Die Notwendigkeit der Totalrevision

Seit dem ersten Bundesgesetz über den Datenschutz aus dem Jahre 1992 ist die Digitalisierung stark vorangeschritten, wodurch sich unsere Welt in den letzten Jahrzehnten grundlegend verändert hat und eine Fülle neuer Möglichkeiten geschaffen wurde. Von der Nutzung sozialer Netzwerke bis zur allgegenwärtigen Präsenz des Internets in unserem täglichen Leben hat die digitale Transformation unsere Gesellschaft, Wirtschaft und Kommunikation tiefgreifend beeinflusst. Die Schweizer Bevölkerung nutzt das Internet und Smartphones immer häufiger und intensiver im Alltag. Vor diesem Hintergrund ist es unverzichtbar geworden, die Datenschutzbestimmungen durch eine Totalrevision den aktuellen Gegebenheiten anzugleichen, um einen angemessenen und an die technologischen und gesellschaftlichen Veränderungen angepassten Datenschutz zu ermöglichen.

Die Revision des Bundesgesetzes über den Datenschutz bringt zahlreiche Angleichungen an die Datenschutzgrundverordnung der EU (DSGVO) mit sich. Diese Angleichungen sollen dazu beitragen, dass der freie Datenverkehr mit der EU weiterhin erhalten werden kann. Würde die EU die Angemessenheit des schweizerischen Datenschutzniveaus nicht mehr anerkennen, bestünde für Schweizer Unternehmen die Gefahr, zukünftig Wettbewerbsnachteile zu erleiden, da der Datenaustausch mit Unternehmen in der EU erschwert werden würde.

«[…] durch die technologischen und gesellschaftlichen Entwicklungen [sind] seit dem Inkrafttreten des DSG neue Bedrohungen für den Datenschutz entstanden […]» (2)

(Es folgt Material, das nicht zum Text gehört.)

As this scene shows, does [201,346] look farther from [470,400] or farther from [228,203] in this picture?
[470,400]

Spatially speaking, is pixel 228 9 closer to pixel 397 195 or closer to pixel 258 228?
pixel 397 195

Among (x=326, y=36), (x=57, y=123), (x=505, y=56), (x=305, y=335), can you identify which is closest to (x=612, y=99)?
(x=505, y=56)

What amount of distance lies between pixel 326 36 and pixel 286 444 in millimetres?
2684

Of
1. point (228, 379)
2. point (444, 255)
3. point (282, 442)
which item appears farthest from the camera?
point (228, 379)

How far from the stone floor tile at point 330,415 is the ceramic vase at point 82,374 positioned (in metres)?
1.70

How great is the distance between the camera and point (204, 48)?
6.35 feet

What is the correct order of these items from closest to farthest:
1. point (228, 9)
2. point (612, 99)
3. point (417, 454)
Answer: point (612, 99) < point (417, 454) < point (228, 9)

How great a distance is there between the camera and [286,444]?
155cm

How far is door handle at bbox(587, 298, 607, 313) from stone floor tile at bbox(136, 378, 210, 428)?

Geltungsbereich des neuen Gesetzes

Das neue Datenschutzgesetz gilt für die Bearbeitung von Personendaten durch Privatpersonen, Unternehmen und Bundesorgane. Eine Ausnahme von der Pflicht zur Wahrung der datenschutzrechtlichen Vorgaben gilt für Privatpersonen, die Personendaten «ausschliesslich zum persönlichen Gebrauch» bearbeiten. Davon erfasst werden jedoch nur Datenbearbeitungen im engeren Privat- oder Familienleben. Nicht mehr dazu gehört in der Regel das Führen einer öffentlich zugänglichen Website, weswegen private Website-Betreiber wie kommerzielle Betreiber das revDSG zu berücksichtigen haben.

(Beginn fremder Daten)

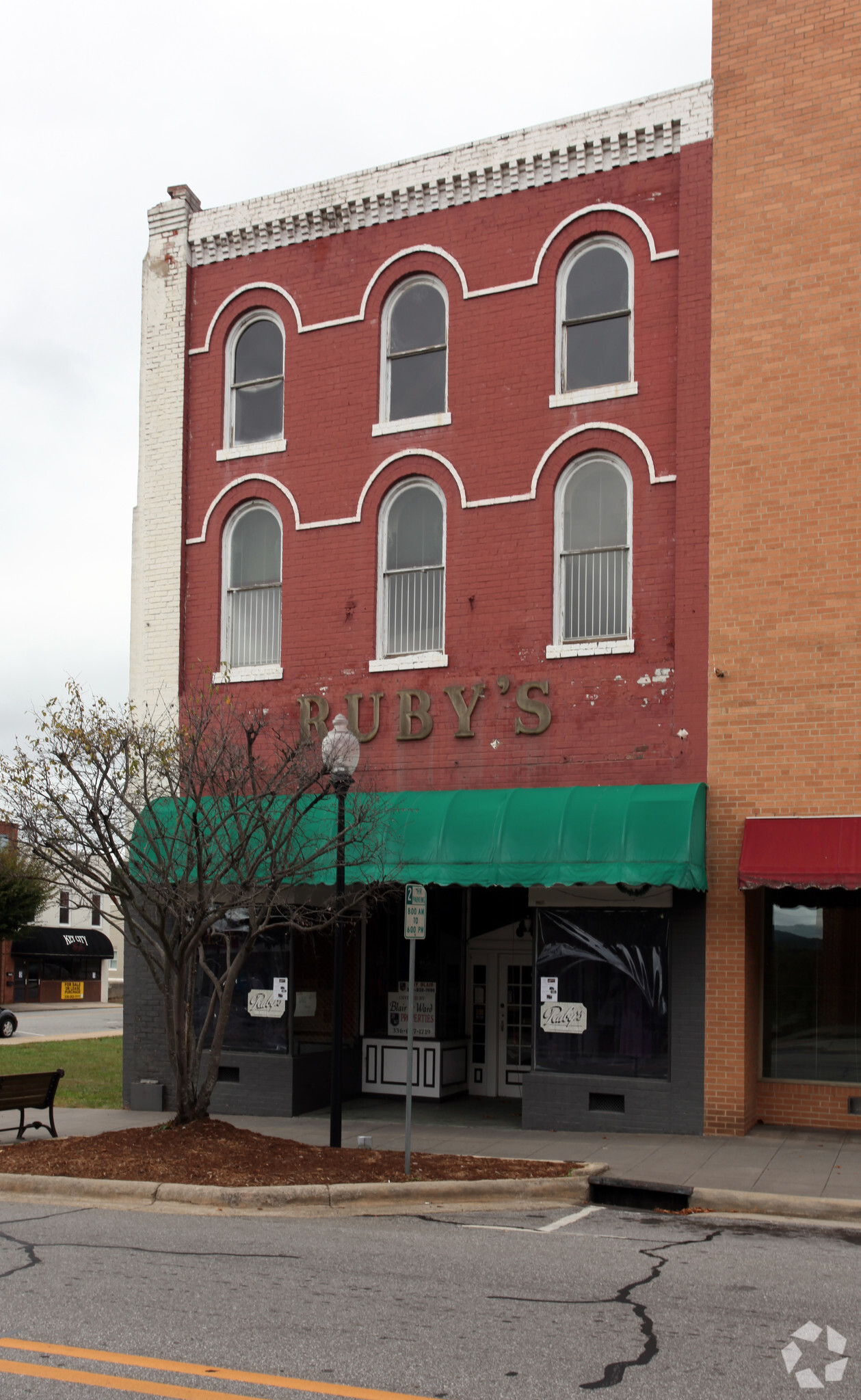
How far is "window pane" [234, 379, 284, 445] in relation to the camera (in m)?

Das neue Datenschutzgesetz schützt neu nur noch natürliche Personen, jedoch keine juristischen Personen mehr. Unternehmen haben aber weiterhin die Möglichkeit, den Schutz der Persönlichkeit gemäss Art. 28 ZGB, den Schutz von Geschäfts- und Fabrikationsgeheimnissen gemäss Art. 162 StGB sowie die relevanten Bestimmungen des Bundesgesetzes gegen den unlauteren Wettbewerb (UWG) resp. des Bundesgesetzes über Kartelle und andere Wettbewerbsbeschränkungen (KG) in Anspruch zu nehmen.

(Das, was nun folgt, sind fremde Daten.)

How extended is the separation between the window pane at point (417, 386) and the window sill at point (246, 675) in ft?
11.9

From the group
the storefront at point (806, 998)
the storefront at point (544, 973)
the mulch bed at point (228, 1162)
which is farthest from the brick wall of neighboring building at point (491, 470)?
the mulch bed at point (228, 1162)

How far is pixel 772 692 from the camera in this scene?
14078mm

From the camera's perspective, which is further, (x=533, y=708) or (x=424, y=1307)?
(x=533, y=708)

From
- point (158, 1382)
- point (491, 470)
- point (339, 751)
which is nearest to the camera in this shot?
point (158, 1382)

Das revDSG gilt schliesslich für Sachverhalte, die sich in der Schweiz auswirken (Auswirkungsprinzip), auch wenn sie im Ausland veranlasst werden. Unter das revidierte Gesetz fallen daher auch ausländische Unternehmen, die im Schweizer Markt tätig sind beziehungsweise deren Datenbearbeitung sich in der Schweiz auswirkt. Umgekehrt gilt die DSGVO der EU auch für Schweizer Unternehmen, die im EU-Raum tätig sind.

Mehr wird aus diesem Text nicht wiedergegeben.